#### Given exercise
Decide whether each statement agrees with the software best-of post, and back each yes or no with the deciding words quoted from it. 1. Heroku has no Dyno subscription options priced between 50$ and 250$. 2. The author uses Forest to track 30-minute sessions of deep work. 3. Mailcatcher creates a fake inbox on localhost for emails from apps running locally in development.

By Ole Ingemann Kjørmo, Jan 11, 2019

Time again for my ‘Best of’ post from mixed categories. Some of these might have slipped through in early 2019, but to get the list a bit longer I count them as 2018.

Software

Heroku (Hosting platform) - Heroku has become well known among developers independently of preferred coding language. Why? Because dev ops tasks are still very time-consuming, difficult, expensive and very often related to stress. Everyone who says something else is lying. It’s a bit funny that Heroku is on the ‘Best-of’ list this year since I had the gem ‘Capistrano’ listed last year. Heroku is like “Capistrano” as a service. It’s an environment managing system, at an even higher level than Capistrano, that makes it easier than ever to deploy and maintain apps into different staging environments. Most noticeable pros are the custom Heroku command line, the ‘add service’ options (Third party add-ons) and the dashboard. The biggest con is however often mentioned around the web, and it’s related to Heroku’s pricing. If you are running something serious, it gets very expensive. The reason why it get’s so expensive, is that they do not offer any subscription options for Dynos between 50$ and 250$ (First option where RAM is exceeding 1GB). Apart from this, the product as a service feels extremly well crafted, and I will continue to use it for a long time.

Forest (Productivity app) - Forest is a small simple productivity app. I use it to track my ‘Power sessions’ that is 45 min of uninterrupted deep work.

Quake Champions (First person shooter) - The master branch is back, this time with an ‘arena like’ shooter, all about multiplayer. Even though the game is hard, and lots of great players online, I’ve slaughtered thousands already. The fragfest will continue into 2019 for sure!

Basecamp (Project management tool) - We’re back on BC and it feels just right. No comment needed, this is currently the best project/business/team management tool on the market. As Heroku, it’s expensive if you are a small team (Fixed pricing 99usd/month), but if you measure it against what you get done, it’s still cheap. I say this having experienced Jira, Asana, Slack, Git, Trello and a few others for project management.

Mailcatcher (Rails gem/service) - This is a small service I use during development that spawns a “fake” inbox on localhost to receive all emails coming for apps running in development locally. With this tool, you do not have to clutter your real email inbox with lots of unfinished emails from your apps.

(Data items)
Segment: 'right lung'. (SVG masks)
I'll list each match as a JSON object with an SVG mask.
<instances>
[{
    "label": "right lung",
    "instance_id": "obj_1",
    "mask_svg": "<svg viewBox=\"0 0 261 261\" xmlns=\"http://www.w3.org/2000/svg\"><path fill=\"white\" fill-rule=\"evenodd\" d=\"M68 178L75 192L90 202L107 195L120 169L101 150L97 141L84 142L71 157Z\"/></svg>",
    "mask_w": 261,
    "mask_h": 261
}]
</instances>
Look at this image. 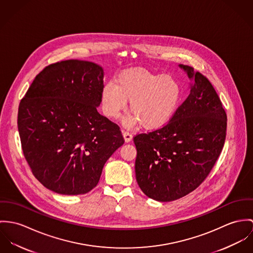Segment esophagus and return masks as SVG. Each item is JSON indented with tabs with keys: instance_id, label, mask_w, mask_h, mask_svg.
I'll return each mask as SVG.
<instances>
[{
	"instance_id": "34e87169",
	"label": "esophagus",
	"mask_w": 253,
	"mask_h": 253,
	"mask_svg": "<svg viewBox=\"0 0 253 253\" xmlns=\"http://www.w3.org/2000/svg\"><path fill=\"white\" fill-rule=\"evenodd\" d=\"M122 134H123L124 140H125L126 142H129V141H131V140H132L133 136H132V134H131V133H129L128 131H122Z\"/></svg>"
}]
</instances>
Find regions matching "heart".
Wrapping results in <instances>:
<instances>
[{
    "mask_svg": "<svg viewBox=\"0 0 253 253\" xmlns=\"http://www.w3.org/2000/svg\"><path fill=\"white\" fill-rule=\"evenodd\" d=\"M181 96L180 84L173 77L135 69L121 73L115 84L105 85L101 103L104 113L115 119L130 102L133 115L127 118L126 125L134 127L140 123L146 130H157L172 118Z\"/></svg>",
    "mask_w": 253,
    "mask_h": 253,
    "instance_id": "heart-1",
    "label": "heart"
}]
</instances>
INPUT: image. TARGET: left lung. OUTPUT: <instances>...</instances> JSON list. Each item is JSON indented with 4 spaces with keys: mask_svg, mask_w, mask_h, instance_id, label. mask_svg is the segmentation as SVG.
Returning <instances> with one entry per match:
<instances>
[{
    "mask_svg": "<svg viewBox=\"0 0 253 253\" xmlns=\"http://www.w3.org/2000/svg\"><path fill=\"white\" fill-rule=\"evenodd\" d=\"M179 67L193 81L190 94L167 125L134 137L138 184L159 202L195 190L214 166L226 138L227 115L213 86L192 67Z\"/></svg>",
    "mask_w": 253,
    "mask_h": 253,
    "instance_id": "obj_1",
    "label": "left lung"
}]
</instances>
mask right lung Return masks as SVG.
<instances>
[{
	"label": "right lung",
	"instance_id": "obj_1",
	"mask_svg": "<svg viewBox=\"0 0 253 253\" xmlns=\"http://www.w3.org/2000/svg\"><path fill=\"white\" fill-rule=\"evenodd\" d=\"M103 88L102 67L66 60L45 67L21 100L17 125L23 154L47 189L63 195L89 192L124 143L119 126L97 111Z\"/></svg>",
	"mask_w": 253,
	"mask_h": 253
}]
</instances>
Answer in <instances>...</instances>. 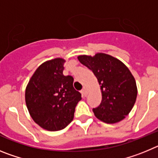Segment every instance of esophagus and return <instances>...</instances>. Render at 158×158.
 Segmentation results:
<instances>
[{"label":"esophagus","mask_w":158,"mask_h":158,"mask_svg":"<svg viewBox=\"0 0 158 158\" xmlns=\"http://www.w3.org/2000/svg\"><path fill=\"white\" fill-rule=\"evenodd\" d=\"M81 94L83 95L84 96H86L88 95V90L86 88H84L83 89H82L81 91Z\"/></svg>","instance_id":"1"}]
</instances>
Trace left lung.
I'll list each match as a JSON object with an SVG mask.
<instances>
[{"label":"left lung","mask_w":158,"mask_h":158,"mask_svg":"<svg viewBox=\"0 0 158 158\" xmlns=\"http://www.w3.org/2000/svg\"><path fill=\"white\" fill-rule=\"evenodd\" d=\"M79 62L91 69L98 80L102 93L100 105L93 111L106 123L123 120L133 108L138 89L131 71L121 61L104 53L93 57L80 55Z\"/></svg>","instance_id":"left-lung-1"}]
</instances>
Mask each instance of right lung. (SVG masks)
<instances>
[{
  "instance_id": "add662e5",
  "label": "right lung",
  "mask_w": 158,
  "mask_h": 158,
  "mask_svg": "<svg viewBox=\"0 0 158 158\" xmlns=\"http://www.w3.org/2000/svg\"><path fill=\"white\" fill-rule=\"evenodd\" d=\"M65 60L54 58L38 67L25 90V101L32 119L43 129L57 131L73 119L81 94L75 90L72 76H64Z\"/></svg>"
}]
</instances>
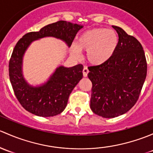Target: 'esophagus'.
<instances>
[{
	"mask_svg": "<svg viewBox=\"0 0 153 153\" xmlns=\"http://www.w3.org/2000/svg\"><path fill=\"white\" fill-rule=\"evenodd\" d=\"M88 72H89V71H88V68H87V67H84V68H83V70H82L83 76H85V77L87 76H88Z\"/></svg>",
	"mask_w": 153,
	"mask_h": 153,
	"instance_id": "obj_1",
	"label": "esophagus"
}]
</instances>
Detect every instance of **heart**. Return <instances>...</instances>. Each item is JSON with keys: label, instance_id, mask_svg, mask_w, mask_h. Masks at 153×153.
<instances>
[{"label": "heart", "instance_id": "obj_1", "mask_svg": "<svg viewBox=\"0 0 153 153\" xmlns=\"http://www.w3.org/2000/svg\"><path fill=\"white\" fill-rule=\"evenodd\" d=\"M117 33L107 28H95L83 32L71 48L76 56L80 51H87L86 58L91 65H101L111 59L119 47Z\"/></svg>", "mask_w": 153, "mask_h": 153}]
</instances>
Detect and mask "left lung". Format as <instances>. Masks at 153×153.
I'll return each mask as SVG.
<instances>
[{
	"label": "left lung",
	"instance_id": "obj_1",
	"mask_svg": "<svg viewBox=\"0 0 153 153\" xmlns=\"http://www.w3.org/2000/svg\"><path fill=\"white\" fill-rule=\"evenodd\" d=\"M112 27L119 39L116 53L103 65L88 67L92 82L91 109L104 118L117 117L134 106L147 71L141 44L122 28Z\"/></svg>",
	"mask_w": 153,
	"mask_h": 153
}]
</instances>
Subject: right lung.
I'll return each instance as SVG.
<instances>
[{"mask_svg":"<svg viewBox=\"0 0 153 153\" xmlns=\"http://www.w3.org/2000/svg\"><path fill=\"white\" fill-rule=\"evenodd\" d=\"M82 27L76 23L59 20L44 26L39 31L27 33L17 42L9 62V79L18 102L29 113L42 117L62 113L71 93L82 78L83 65L59 66L45 84L33 87L26 82L22 74L23 56L26 50L33 41L45 37L60 39L70 47Z\"/></svg>","mask_w":153,"mask_h":153,"instance_id":"1","label":"right lung"}]
</instances>
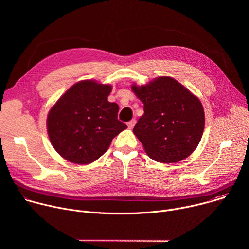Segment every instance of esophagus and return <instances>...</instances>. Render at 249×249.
Here are the masks:
<instances>
[{"mask_svg":"<svg viewBox=\"0 0 249 249\" xmlns=\"http://www.w3.org/2000/svg\"><path fill=\"white\" fill-rule=\"evenodd\" d=\"M135 124H136V120H135V119H132L131 121H129V122L127 123V125H128V128H129V129H132V128H134Z\"/></svg>","mask_w":249,"mask_h":249,"instance_id":"1","label":"esophagus"}]
</instances>
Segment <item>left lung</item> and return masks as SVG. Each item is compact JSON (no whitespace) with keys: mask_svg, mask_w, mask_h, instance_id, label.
<instances>
[{"mask_svg":"<svg viewBox=\"0 0 249 249\" xmlns=\"http://www.w3.org/2000/svg\"><path fill=\"white\" fill-rule=\"evenodd\" d=\"M144 103L133 132L156 161L177 162L190 156L203 135L205 115L200 100L181 84L160 77L147 86L132 87Z\"/></svg>","mask_w":249,"mask_h":249,"instance_id":"8db88e82","label":"left lung"}]
</instances>
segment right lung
Instances as JSON below:
<instances>
[{
  "mask_svg": "<svg viewBox=\"0 0 249 249\" xmlns=\"http://www.w3.org/2000/svg\"><path fill=\"white\" fill-rule=\"evenodd\" d=\"M109 85L83 81L70 88L51 108L48 135L67 160L87 164L101 157L127 125L118 120L119 106L109 102Z\"/></svg>",
  "mask_w": 249,
  "mask_h": 249,
  "instance_id": "right-lung-1",
  "label": "right lung"
}]
</instances>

#### Reply to the task
1. Yes: "they do not offer any subscription options for Dynos between 50$ and 250$"
2. No: "45 min of uninterrupted deep work"
3. Yes: "spawns a “fake” inbox on localhost to receive all emails coming for apps running in development locally"